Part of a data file
════════════════════

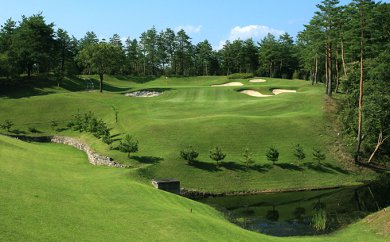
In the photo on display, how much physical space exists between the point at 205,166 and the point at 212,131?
7.72 metres

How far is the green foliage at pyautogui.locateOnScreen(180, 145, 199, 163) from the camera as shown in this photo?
3944cm

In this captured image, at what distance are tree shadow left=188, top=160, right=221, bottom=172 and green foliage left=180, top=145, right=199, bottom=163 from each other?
20.7 inches

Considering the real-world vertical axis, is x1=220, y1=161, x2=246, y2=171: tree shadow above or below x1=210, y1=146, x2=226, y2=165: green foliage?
below

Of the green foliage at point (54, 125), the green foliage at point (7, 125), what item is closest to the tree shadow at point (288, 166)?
the green foliage at point (54, 125)

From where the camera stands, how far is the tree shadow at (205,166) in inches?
1561

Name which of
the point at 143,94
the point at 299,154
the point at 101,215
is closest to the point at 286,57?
the point at 143,94

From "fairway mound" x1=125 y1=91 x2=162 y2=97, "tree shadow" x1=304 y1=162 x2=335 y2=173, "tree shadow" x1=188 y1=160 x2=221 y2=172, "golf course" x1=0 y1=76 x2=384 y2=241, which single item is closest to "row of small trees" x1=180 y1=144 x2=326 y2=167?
"tree shadow" x1=188 y1=160 x2=221 y2=172

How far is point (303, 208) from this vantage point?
32406 mm

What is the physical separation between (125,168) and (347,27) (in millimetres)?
36745

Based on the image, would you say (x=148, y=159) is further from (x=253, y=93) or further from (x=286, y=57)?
(x=286, y=57)

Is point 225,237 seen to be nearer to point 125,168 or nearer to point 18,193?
point 18,193

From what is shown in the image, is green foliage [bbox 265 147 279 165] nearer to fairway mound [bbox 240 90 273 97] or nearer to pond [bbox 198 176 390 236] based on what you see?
pond [bbox 198 176 390 236]

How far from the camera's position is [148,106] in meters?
63.5

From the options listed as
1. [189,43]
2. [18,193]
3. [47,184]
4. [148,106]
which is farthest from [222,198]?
[189,43]
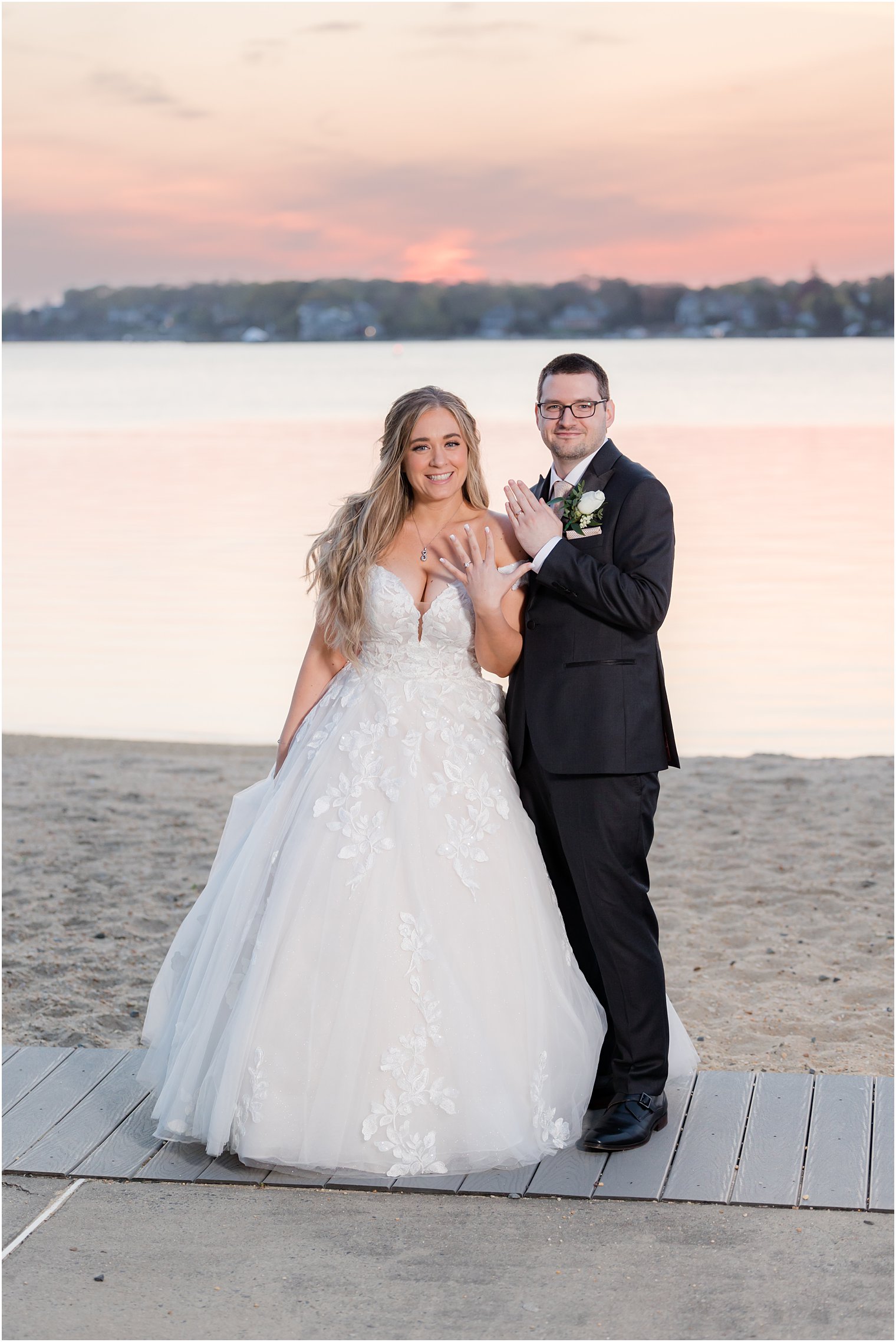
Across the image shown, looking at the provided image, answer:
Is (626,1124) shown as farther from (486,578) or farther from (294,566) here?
(294,566)

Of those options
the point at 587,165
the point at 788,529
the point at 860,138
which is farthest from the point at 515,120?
the point at 788,529

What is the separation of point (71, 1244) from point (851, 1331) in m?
1.83

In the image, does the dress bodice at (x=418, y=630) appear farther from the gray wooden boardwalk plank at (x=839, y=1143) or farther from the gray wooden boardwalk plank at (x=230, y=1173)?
the gray wooden boardwalk plank at (x=839, y=1143)

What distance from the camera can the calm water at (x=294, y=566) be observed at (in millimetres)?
12008

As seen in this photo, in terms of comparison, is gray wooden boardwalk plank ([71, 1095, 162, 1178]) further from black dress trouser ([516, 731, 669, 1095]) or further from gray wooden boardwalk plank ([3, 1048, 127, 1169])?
black dress trouser ([516, 731, 669, 1095])

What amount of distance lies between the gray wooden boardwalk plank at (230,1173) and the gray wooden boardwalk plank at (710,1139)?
107 cm

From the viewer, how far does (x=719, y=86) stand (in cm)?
3781

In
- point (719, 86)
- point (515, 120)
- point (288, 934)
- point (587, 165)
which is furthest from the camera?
point (587, 165)

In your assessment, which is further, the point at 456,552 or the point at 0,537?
the point at 0,537

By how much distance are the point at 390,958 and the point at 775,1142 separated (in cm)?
120

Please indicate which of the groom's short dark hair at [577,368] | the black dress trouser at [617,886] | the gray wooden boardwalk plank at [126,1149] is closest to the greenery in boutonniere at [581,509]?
the groom's short dark hair at [577,368]

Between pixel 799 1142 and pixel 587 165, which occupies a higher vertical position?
pixel 587 165

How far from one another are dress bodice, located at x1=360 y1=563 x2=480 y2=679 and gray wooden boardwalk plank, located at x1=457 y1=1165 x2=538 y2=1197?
1.36 meters

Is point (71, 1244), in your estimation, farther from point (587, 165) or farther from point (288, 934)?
point (587, 165)
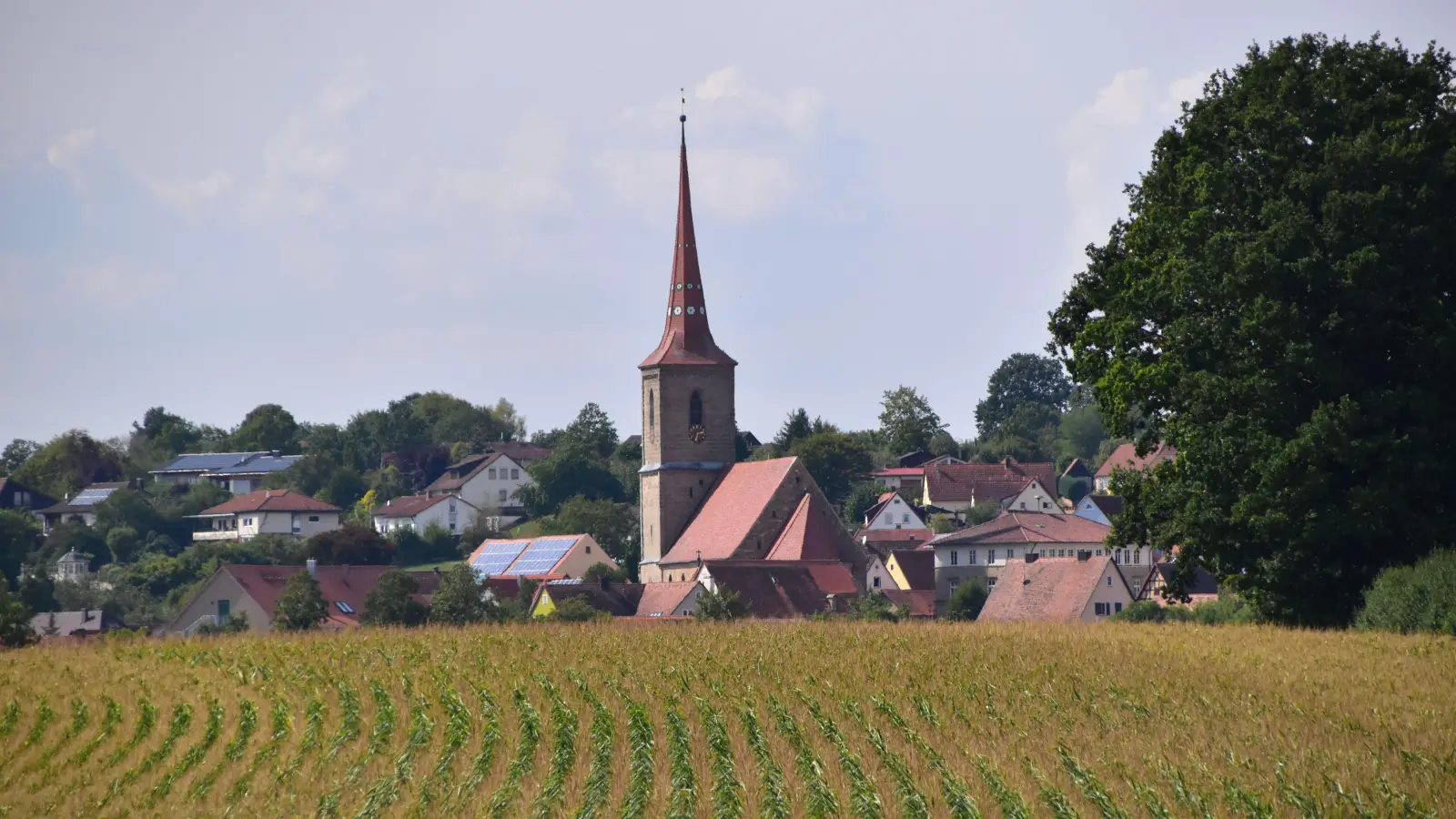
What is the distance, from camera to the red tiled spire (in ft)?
283

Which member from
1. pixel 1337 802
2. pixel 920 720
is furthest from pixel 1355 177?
pixel 1337 802

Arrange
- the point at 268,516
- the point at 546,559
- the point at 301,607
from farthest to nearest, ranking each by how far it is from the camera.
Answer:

════════════════════

Aim of the exercise :: Please reproduce every row above word for word, leaving out the pictures.

Solution to this exercise ::
In the photo on display, how much physical space exists between the point at 205,166 and the point at 212,131?
7.72 metres

How far is the green foliage at pyautogui.locateOnScreen(180, 145, 199, 163) from the camera as shown in this photo?
3944cm

In this captured image, at what distance are tree shadow left=188, top=160, right=221, bottom=172 and green foliage left=180, top=145, right=199, bottom=163 from each other?
20.7 inches

Considering the real-world vertical axis, is x1=220, y1=161, x2=246, y2=171: tree shadow above or below x1=210, y1=146, x2=226, y2=165: green foliage?
below

Of the green foliage at point (54, 125), the green foliage at point (7, 125), what item is closest to the tree shadow at point (288, 166)?
the green foliage at point (54, 125)

From where the camera stands, how far is the tree shadow at (205,166) in inches?
1561

Name which of
the point at 143,94
the point at 299,154
the point at 101,215
is closest to the point at 286,57?
the point at 143,94

From "fairway mound" x1=125 y1=91 x2=162 y2=97, "tree shadow" x1=304 y1=162 x2=335 y2=173, "tree shadow" x1=188 y1=160 x2=221 y2=172, "golf course" x1=0 y1=76 x2=384 y2=241, which single item is closest to "row of small trees" x1=180 y1=144 x2=326 y2=167?
"tree shadow" x1=188 y1=160 x2=221 y2=172

How far is point (303, 208) from this vantage point?
32406 mm

What is the physical separation between (125,168) and (347,27) (in millimetres)?
36745

Based on the image, would you say (x=148, y=159) is further from (x=253, y=93) or further from (x=286, y=57)?
(x=286, y=57)

Is point 225,237 seen to be nearer to point 125,168 or nearer to point 18,193?
point 18,193

From what is shown in the image, is green foliage [bbox 265 147 279 165] nearer to fairway mound [bbox 240 90 273 97] or nearer to pond [bbox 198 176 390 236] based on what you see?
pond [bbox 198 176 390 236]

How far from the camera's position is [148,106] in meters?
63.5

From the options listed as
1. [189,43]
2. [18,193]
3. [47,184]
4. [148,106]
which is farthest from [222,198]?
[189,43]
Across the image shown, looking at the provided image, answer:
Is (626,1124) shown as farther from (486,578) or farther from (294,566) here?
(294,566)

Of those options
the point at 587,165
the point at 788,529
the point at 860,138
which is farthest from the point at 515,120?
the point at 788,529

What is the separation of point (71, 1244) from point (851, 1331) in m?
1.83

In the image, does the dress bodice at (x=418, y=630) appear farther from the gray wooden boardwalk plank at (x=839, y=1143) or farther from the gray wooden boardwalk plank at (x=230, y=1173)?
the gray wooden boardwalk plank at (x=839, y=1143)

What distance from the camera can the calm water at (x=294, y=566) be observed at (in millimetres)?
12008

As seen in this photo, in terms of comparison, is gray wooden boardwalk plank ([71, 1095, 162, 1178]) further from black dress trouser ([516, 731, 669, 1095]) or further from gray wooden boardwalk plank ([3, 1048, 127, 1169])?
black dress trouser ([516, 731, 669, 1095])

What amount of distance lies between the gray wooden boardwalk plank at (230,1173) and the gray wooden boardwalk plank at (710,1139)?
107 cm

From the viewer, how far does (x=719, y=86) stand (in cm)?
3781

In
- point (719, 86)
- point (515, 120)
- point (288, 934)
- point (587, 165)
which is furthest from the camera?
point (587, 165)

In your assessment, which is further, the point at 456,552 or the point at 0,537?
the point at 0,537

By how much distance are the point at 390,958 and the point at 775,1142 separated (in cm)?
120

Please indicate which of the groom's short dark hair at [577,368] | the black dress trouser at [617,886] | the gray wooden boardwalk plank at [126,1149] is closest to the greenery in boutonniere at [581,509]?
the groom's short dark hair at [577,368]

Between pixel 799 1142 and pixel 587 165, which occupies a higher vertical position?
pixel 587 165

How far from one another are dress bodice, located at x1=360 y1=563 x2=480 y2=679 and gray wooden boardwalk plank, located at x1=457 y1=1165 x2=538 y2=1197?
1.36 meters

Is point (71, 1244), in your estimation, farther from point (587, 165) or farther from point (288, 934)?
point (587, 165)
What is the distance, from camera to the red tiled spire (in ft)?
283

Which member from
1. pixel 1337 802
2. pixel 920 720
is furthest from pixel 1355 177?
pixel 1337 802

Arrange
- the point at 268,516
- the point at 546,559
- the point at 301,607
from farthest to nearest, ranking each by how far it is from the camera.
Answer:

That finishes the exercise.